Computational materials discovery is hindered by the high cost of ab initio calculations, while existing E(3)-equivariant graph neural networks—though geometrically symmetric—suffer from prohibitive computational and memory overhead due to high-order tensor operations across multiple harmonics. This work proposes an efficient E(3)-equivariant neural network: it replaces MLPs for interatomic distance modeling with spline-based functions, introduces a general equivariant layer based on spherical grid projection, and integrates spherical harmonic encoding with lightweight MLPs. On the MPTrj dataset, the model achieves state-of-the-art accuracy with less than 10% of the training cost and minimal parameter count. It accelerates crystal relaxation by 2× over MACE and speeds up large-scale foundation model training by over 10×. The core contribution lies in simultaneously ensuring strict E(3) equivariance, high representational capacity, and substantial computational efficiency gains.

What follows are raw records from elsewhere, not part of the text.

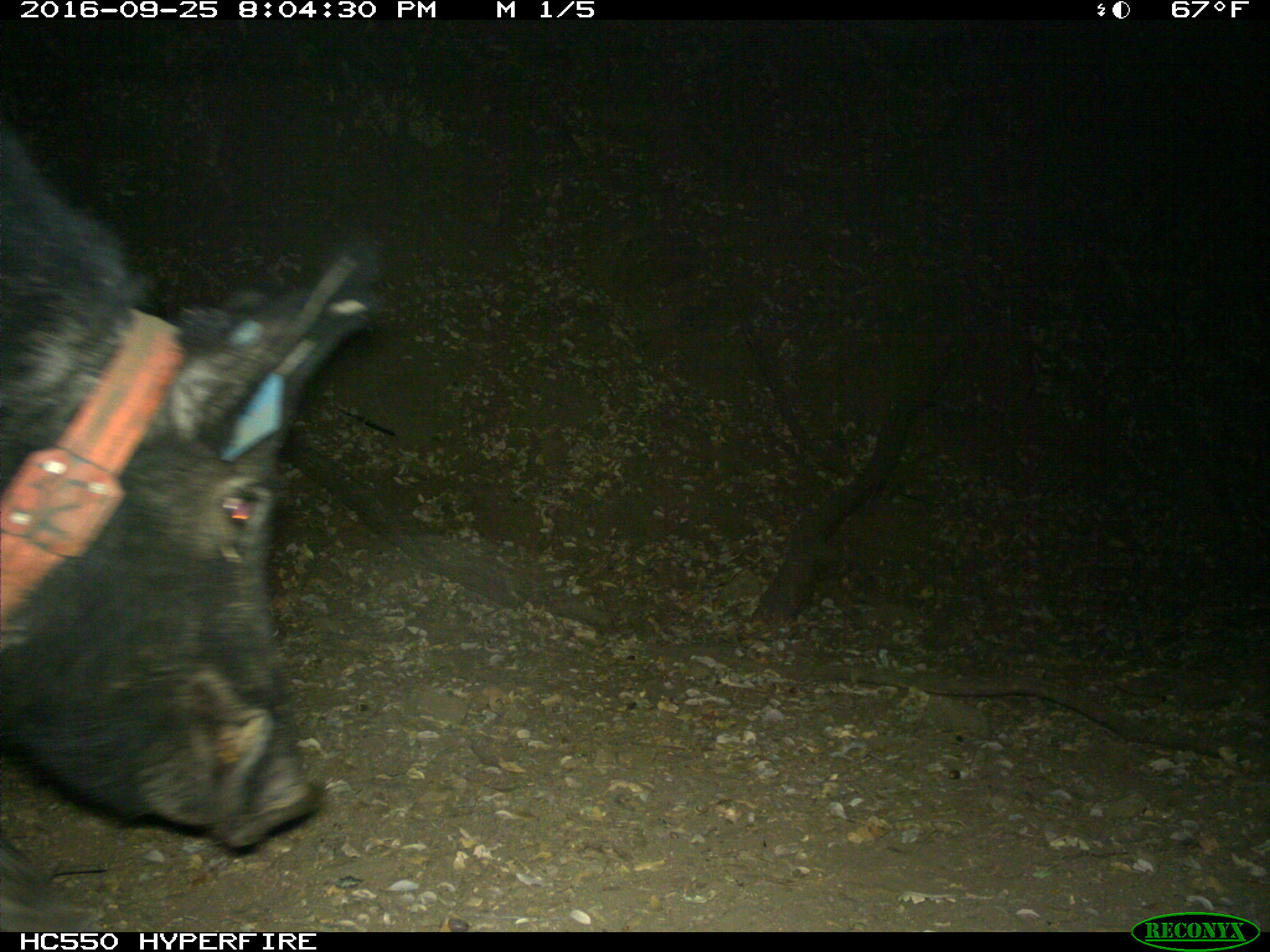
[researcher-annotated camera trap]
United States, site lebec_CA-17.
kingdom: Animalia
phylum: Chordata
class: Mammalia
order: Artiodactyla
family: Suidae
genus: Sus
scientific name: Sus scrofa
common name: wild boar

Computational materials discovery is limited by the high cost of first-principles calculations. Machine learning (ML) potentials that predict energies from crystal structures are promising, but existing methods face computational bottlenecks. Steerable graph neural networks (GNNs) encode geometry with spherical harmonics, respecting atomic symmetries -- permutation, rotation, and translation -- for physically realistic predictions. Yet maintaining equivariance is difficult: activation functions must be modified, and each layer must handle multiple data types for different harmonic orders. We present Facet, a GNN architecture for efficient ML potentials, developed through systematic analysis of steerable GNNs. Our innovations include replacing expensive multi-layer perceptrons (MLPs) for interatomic distances with splines, which match performance while cutting computational and memory demands. We also introduce a general-purpose equivariant layer that mixes node information via spherical grid projection followed by standard MLPs -- faster than tensor products and more expressive than linear or gate layers. On the MPTrj dataset, Facet matches leading models with far fewer parameters and under 10% of their training compute. On a crystal relaxation task, it runs twice as fast as MACE models. We further show SevenNet-0's parameters can be reduced by over 25% with no accuracy loss. These techniques enable more than 10x faster training of large-scale foundation models for ML potentials, potentially reshaping computational materials discovery.